This article was originally published by FYIMusicNews.

It’s heartbreaking anytime news comes revealing one of our heroes is being robbed of their gifts.

That our beloved Tony Bennett has been battling Alzheimer’s disease since 2016, and at age 94 is growing distant and further inward, is in line with the tragic consequences of our daily lives and fatigue of combating COVID-19.

In 1993, I conducted a marvellous interview with Tony Bennett, one I would repeat to my vocal students for years. I found him forthcoming and informative. It wasn’t a pop star mishmash of gibberish, but a revealing conversation about art at its highest level.
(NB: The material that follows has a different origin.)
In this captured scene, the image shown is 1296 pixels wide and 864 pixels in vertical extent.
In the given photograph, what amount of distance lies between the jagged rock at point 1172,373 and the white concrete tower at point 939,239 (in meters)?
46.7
In 2009, I had the opportunity to photograph him in concert at the Salle Wilfrid-Pelletier at the Place des Arts in Montreal. Going in, I knew this would be a battle zone. The money shooters would be there, so my strategy was arriving early, staking a position and holding firm. Both sides of the stage were flanked by 300mm to 400mm lenses. Even a couple of point-and-shoots jostled for visual territory.

The stage was a shooter’s delight — stark, with no microphone stands, music stand or gallery of musicians. In fact, the players were situated far enough back to allow Bennett space to jog half a mile if he chose. It didn’t matter which side the photographers positioned themselves; the man would stroll there in a matter of seconds.
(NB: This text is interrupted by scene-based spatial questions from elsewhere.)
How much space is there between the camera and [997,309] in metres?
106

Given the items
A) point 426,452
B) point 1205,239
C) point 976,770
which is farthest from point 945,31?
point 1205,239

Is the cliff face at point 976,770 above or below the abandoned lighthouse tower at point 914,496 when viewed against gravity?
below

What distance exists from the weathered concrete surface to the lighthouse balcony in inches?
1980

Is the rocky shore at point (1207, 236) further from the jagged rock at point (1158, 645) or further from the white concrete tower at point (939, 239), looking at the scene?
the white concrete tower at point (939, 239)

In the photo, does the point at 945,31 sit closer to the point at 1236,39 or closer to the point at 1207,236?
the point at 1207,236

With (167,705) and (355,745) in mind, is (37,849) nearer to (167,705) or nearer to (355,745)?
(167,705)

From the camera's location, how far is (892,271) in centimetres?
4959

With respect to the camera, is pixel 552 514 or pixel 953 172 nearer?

The show opened with Bennett’s daughter, Antonia, who, for her part, gave a fair reading of the material. Yet it sent a wave of fear through our photographers’ minds — would her father’s performance time be cut short?

Bennett arrived and kissed and embraced his daughter. It was monumental. Light shone on the man like a ray of gracious sunshine. Every detail, from shoeshine to that broad, loving smile, could be recorded. And the voice, my goodness, what a voice! It yanks at the nervous system and toys with the soul. Bennett then walked toward us, hands held high, paused, smiled, then released a big, earth-cracking note. Shutters fired — click, click — again and again.
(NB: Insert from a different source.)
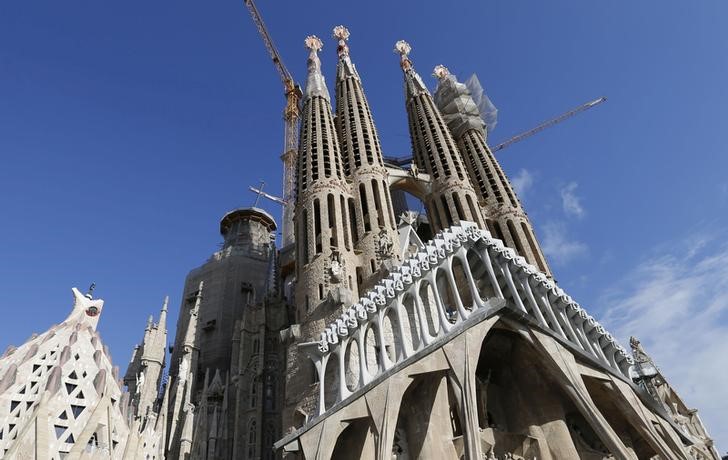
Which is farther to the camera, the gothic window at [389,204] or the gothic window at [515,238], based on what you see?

This shoot was easy. The music poured out in large waves, flooding the room with warmth and vitality. I love this man.

I observed how Bennett commanded every inch of the stage — a slow walk to the right, a turn, a small hand gesture, a slow turn, then his eyes rise upward, glistening in the spotlights. As if on camera cue, he returns, as if he had read our minds.

The third song was a ballad. By now I was exhausted — not from the number of spent frames, but from the emotional intensity Bennett compressed into every song. I mostly stood, humbly watching. After an abbreviated solo, I witnessed the veins in his neck gather. The face looked muscular, like a weightlifter squeezing a world record from one last lift. His voice then rose to bone-crushing intensity. Suddenly I felt a rivulet of tears down my face. Shaking my head, I wiped the moisture aside. The note eventually lifted, leaving the audience screaming approval. Meanwhile, the other lens jockeys headed toward the exit, loaded with plenty of images. I felt a bit embarrassed, as though I had folded under pressure. Then I saw my partner Kristine clutching a Kleenex, gently dabbing her eyes.